===== MATERIAL TO PROCESS
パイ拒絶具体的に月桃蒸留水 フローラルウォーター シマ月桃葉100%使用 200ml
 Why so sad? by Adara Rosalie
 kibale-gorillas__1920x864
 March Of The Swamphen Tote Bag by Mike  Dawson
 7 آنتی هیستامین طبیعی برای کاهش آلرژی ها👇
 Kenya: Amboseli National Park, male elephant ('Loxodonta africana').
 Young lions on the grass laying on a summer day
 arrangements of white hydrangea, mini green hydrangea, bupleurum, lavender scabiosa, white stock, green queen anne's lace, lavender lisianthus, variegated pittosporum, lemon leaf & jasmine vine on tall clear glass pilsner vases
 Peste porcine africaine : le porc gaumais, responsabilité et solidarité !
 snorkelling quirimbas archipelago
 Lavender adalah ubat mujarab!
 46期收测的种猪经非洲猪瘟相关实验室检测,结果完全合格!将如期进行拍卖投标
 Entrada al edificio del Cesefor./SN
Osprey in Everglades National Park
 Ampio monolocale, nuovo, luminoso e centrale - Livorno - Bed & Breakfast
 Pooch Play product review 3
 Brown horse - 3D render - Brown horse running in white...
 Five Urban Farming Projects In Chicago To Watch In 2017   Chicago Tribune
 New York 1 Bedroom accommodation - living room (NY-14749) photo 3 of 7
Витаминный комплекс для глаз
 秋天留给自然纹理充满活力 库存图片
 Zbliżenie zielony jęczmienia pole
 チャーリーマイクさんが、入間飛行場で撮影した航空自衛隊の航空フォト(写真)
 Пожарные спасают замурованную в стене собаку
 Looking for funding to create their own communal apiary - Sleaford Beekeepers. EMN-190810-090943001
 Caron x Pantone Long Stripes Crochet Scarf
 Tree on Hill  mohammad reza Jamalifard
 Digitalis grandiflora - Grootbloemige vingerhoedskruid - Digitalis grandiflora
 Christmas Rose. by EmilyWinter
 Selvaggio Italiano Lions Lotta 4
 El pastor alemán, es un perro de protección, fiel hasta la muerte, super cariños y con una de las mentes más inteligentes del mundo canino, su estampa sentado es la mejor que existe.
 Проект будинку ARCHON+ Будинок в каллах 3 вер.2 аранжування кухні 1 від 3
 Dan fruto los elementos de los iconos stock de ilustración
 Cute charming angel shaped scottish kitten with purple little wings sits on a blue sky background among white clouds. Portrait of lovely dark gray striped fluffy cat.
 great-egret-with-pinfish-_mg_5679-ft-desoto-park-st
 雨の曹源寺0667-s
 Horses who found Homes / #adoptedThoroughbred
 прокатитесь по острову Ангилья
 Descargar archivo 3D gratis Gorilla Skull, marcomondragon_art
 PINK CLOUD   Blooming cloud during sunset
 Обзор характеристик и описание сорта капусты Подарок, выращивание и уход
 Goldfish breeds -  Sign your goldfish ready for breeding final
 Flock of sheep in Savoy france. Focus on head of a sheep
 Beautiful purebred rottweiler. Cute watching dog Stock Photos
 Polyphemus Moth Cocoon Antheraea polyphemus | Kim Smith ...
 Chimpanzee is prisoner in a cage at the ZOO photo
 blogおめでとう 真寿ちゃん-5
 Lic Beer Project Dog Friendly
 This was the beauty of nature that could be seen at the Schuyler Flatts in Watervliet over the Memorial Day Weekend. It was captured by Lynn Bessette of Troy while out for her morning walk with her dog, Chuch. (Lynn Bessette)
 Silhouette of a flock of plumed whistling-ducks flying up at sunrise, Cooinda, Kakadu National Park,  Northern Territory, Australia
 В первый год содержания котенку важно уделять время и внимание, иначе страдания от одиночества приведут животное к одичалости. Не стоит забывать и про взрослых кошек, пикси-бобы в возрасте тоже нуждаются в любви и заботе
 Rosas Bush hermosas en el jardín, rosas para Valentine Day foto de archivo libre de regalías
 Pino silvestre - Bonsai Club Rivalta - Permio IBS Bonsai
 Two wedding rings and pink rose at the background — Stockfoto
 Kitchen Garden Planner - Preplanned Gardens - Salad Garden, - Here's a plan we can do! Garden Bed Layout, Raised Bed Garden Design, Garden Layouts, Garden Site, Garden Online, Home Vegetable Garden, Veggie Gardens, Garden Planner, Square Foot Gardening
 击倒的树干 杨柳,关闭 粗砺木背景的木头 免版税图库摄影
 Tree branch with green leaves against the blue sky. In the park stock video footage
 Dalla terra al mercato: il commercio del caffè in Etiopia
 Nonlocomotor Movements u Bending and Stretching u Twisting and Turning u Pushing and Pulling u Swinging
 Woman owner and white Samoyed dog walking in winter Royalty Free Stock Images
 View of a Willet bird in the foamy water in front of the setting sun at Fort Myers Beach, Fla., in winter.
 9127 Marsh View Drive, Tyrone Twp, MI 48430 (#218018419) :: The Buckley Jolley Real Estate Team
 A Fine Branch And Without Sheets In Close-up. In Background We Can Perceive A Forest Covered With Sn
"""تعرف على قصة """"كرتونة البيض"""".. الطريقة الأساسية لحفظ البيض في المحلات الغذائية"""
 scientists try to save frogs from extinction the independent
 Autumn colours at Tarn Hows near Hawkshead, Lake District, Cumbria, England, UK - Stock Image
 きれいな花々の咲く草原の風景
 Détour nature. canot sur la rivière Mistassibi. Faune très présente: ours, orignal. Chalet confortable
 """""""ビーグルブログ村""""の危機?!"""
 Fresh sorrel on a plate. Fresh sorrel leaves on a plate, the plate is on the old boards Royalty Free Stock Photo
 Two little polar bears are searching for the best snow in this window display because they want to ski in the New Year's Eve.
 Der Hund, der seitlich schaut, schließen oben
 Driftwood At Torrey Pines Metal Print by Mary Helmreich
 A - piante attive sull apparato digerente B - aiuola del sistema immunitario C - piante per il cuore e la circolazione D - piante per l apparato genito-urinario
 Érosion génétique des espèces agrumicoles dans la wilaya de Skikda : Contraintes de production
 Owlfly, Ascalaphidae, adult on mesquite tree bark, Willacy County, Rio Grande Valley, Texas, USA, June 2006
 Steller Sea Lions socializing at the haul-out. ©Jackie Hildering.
==========
→ **WHAT TO DO**: Word for word, please print every line from the beginning of the records to the line bearing "arrangements of white", counting both ends and stopping there.

→ **ANSWER SECTION**:
パイ拒絶具体的に月桃蒸留水 フローラルウォーター シマ月桃葉100%使用 200ml
 Why so sad? by Adara Rosalie
 kibale-gorillas__1920x864
 March Of The Swamphen Tote Bag by Mike  Dawson
 7 آنتی هیستامین طبیعی برای کاهش آلرژی ها👇
 Kenya: Amboseli National Park, male elephant ('Loxodonta africana').
 Young lions on the grass laying on a summer day
 arrangements of white hydrangea, mini green hydrangea, bupleurum, lavender scabiosa, white stock, green queen anne's lace, lavender lisianthus, variegated pittosporum, lemon leaf & jasmine vine on tall clear glass pilsner vases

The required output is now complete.